Here is what I have in the Scrapy spider:
phone_model = SmartphoneItem()
phone_model['sku_number'] = sku_number
# code omitted
cellular_network = CellularNetworkItem()
cellular_network['phone_model'] = phone_model
cellular_network['speed'] = speed
...
in models.py:
class CellularNetwork(models.Model):
phone_model = models.ForeignKey('Smartphone', unique=True)
...
class Smartphone(models.Model):
sku_number = models.IntegerField(max_length=40, primary_key=True)
....
and in items.py:
class CellularNetworkItem(DjangoItem):
django_model = CellularNetwork
class SmartphoneItem(DjangoItem):
django_model = Smartphone
But assigning phone_model = SmartphoneItem()
obviously does not yield a Smartphone model.
I am scraping a bunch of specifications and would prefer to validate the data at source. Since the data has to be normalized anyway for validation, I'd prefer to kill too birds with one stone and update the database immediately.
Seemingly the relational power of ORMs over simple Scrapy items is what sells the DjangoItem. But I can't seem find any examples of exploiting this feature directly in the spider. I've seem some that use pipelines, handling objects case-by-case with isinstance
pattern matching... I'm starting to wonder if I might be better off just importing Django models directly into the spider.
UPDATE: Resolved.
Based on How to update DjangoItem in Scrapy, I put this in the spider to directly return the Django model instance:
def item_to_model(self, item):
model_class = getattr(item, 'django_model')
if not model_class:
raise TypeError("Item is not a `DjangoItem` or is misconfigured")
return item.instance
UPDATE 2: Still broken:
Spoke too soon.
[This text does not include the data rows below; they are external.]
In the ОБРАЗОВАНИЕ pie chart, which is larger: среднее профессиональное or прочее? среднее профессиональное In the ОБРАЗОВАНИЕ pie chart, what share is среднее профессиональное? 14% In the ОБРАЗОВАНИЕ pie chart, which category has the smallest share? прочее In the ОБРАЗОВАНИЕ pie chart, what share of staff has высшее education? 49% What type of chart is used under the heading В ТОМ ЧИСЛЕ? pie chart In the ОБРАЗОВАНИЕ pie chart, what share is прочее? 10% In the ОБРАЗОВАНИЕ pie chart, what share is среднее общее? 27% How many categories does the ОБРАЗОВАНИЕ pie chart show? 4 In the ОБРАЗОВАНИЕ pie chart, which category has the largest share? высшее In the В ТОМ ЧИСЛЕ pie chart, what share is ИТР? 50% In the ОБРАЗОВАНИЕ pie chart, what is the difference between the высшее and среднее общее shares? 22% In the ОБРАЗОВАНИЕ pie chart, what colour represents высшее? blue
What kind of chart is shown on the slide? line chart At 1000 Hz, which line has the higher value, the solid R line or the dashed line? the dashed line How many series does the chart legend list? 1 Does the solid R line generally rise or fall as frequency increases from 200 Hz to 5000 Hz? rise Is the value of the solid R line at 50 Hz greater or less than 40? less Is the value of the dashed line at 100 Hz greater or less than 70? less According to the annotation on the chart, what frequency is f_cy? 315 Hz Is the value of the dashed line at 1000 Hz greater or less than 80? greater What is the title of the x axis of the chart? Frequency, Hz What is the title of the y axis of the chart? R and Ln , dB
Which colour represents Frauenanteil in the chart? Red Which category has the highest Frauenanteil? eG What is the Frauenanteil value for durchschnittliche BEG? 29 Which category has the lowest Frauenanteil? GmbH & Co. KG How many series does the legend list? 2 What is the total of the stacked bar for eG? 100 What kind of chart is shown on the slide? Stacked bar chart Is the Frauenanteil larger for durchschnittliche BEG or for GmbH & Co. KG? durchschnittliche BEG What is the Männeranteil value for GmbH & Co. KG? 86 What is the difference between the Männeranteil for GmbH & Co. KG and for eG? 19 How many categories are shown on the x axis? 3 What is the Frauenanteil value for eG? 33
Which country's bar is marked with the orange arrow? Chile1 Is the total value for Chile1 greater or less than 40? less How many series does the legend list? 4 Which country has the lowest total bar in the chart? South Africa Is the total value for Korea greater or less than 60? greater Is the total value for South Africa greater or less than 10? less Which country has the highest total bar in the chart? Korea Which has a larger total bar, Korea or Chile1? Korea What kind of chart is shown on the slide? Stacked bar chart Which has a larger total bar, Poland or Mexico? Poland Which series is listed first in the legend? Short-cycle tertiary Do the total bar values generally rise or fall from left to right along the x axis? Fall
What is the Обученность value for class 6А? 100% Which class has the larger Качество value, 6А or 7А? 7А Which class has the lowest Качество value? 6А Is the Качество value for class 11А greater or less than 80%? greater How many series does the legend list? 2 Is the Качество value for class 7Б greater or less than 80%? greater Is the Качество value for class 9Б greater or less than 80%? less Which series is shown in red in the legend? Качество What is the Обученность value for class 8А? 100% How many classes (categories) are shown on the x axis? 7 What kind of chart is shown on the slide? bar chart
While this provides a valid Django instance, it is not the instance. Here is the relevant part of djangoitem.py:
@property
def instance(self):
if self._instance is None:
modelargs = dict((k, self.get(k)) for k in self._values
if k in self._model_fields)
self._instance = self.django_model(**modelargs)
return self._instance
I don't fully understand what's going on, but I gather it gives us a fresh instance.